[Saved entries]
---

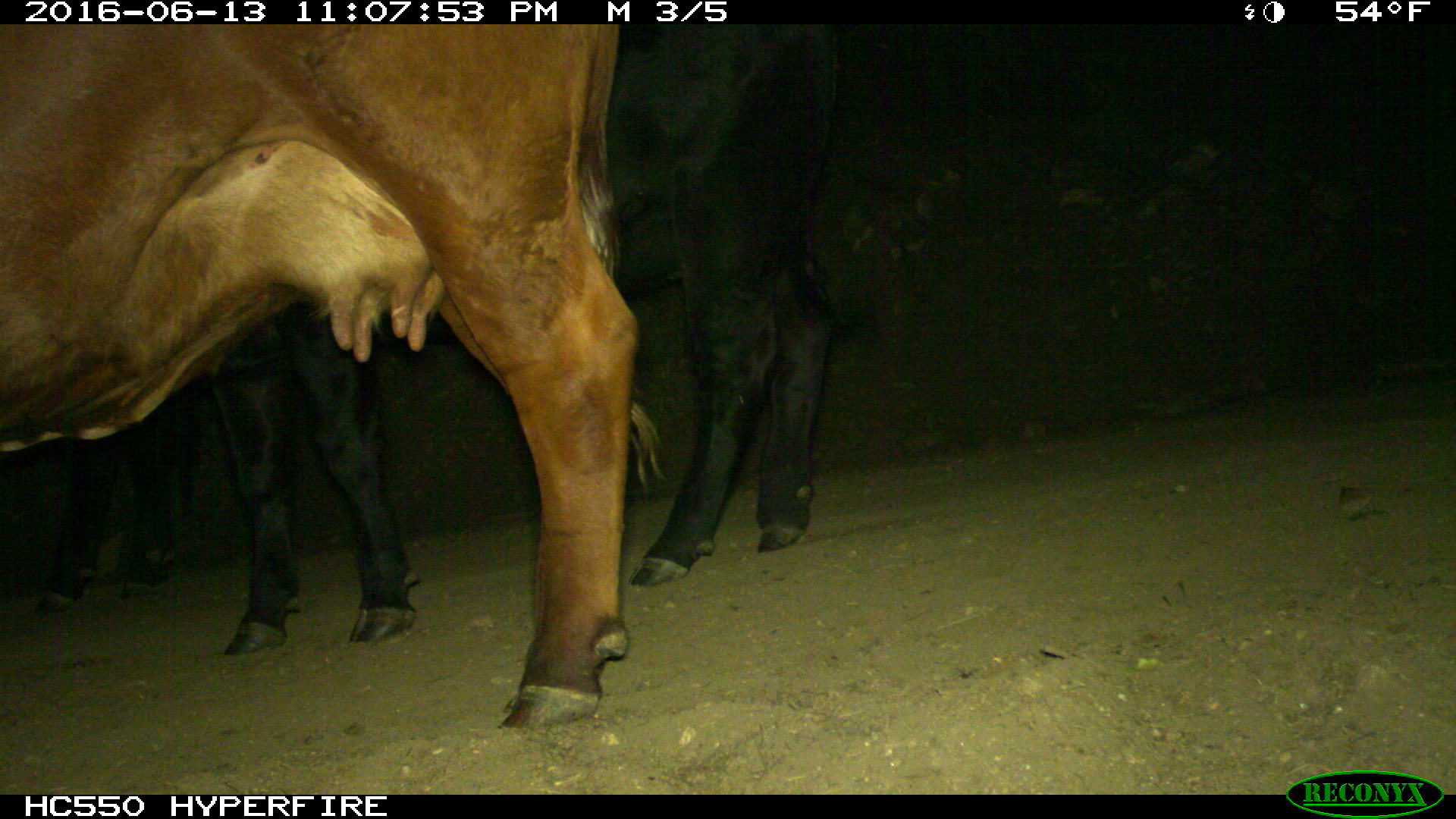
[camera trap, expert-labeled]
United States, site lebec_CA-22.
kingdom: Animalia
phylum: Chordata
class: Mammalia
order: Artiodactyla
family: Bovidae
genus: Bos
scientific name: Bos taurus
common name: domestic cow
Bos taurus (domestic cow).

---

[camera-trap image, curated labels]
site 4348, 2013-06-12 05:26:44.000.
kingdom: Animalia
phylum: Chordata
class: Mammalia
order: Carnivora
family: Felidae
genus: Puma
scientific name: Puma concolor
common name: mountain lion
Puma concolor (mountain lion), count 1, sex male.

---

=== EXERCISE DETAILS ===
Consider the string "camera". State how many lines of the data contain it, giving the number alone.

=== RESPONSE AREA ===
2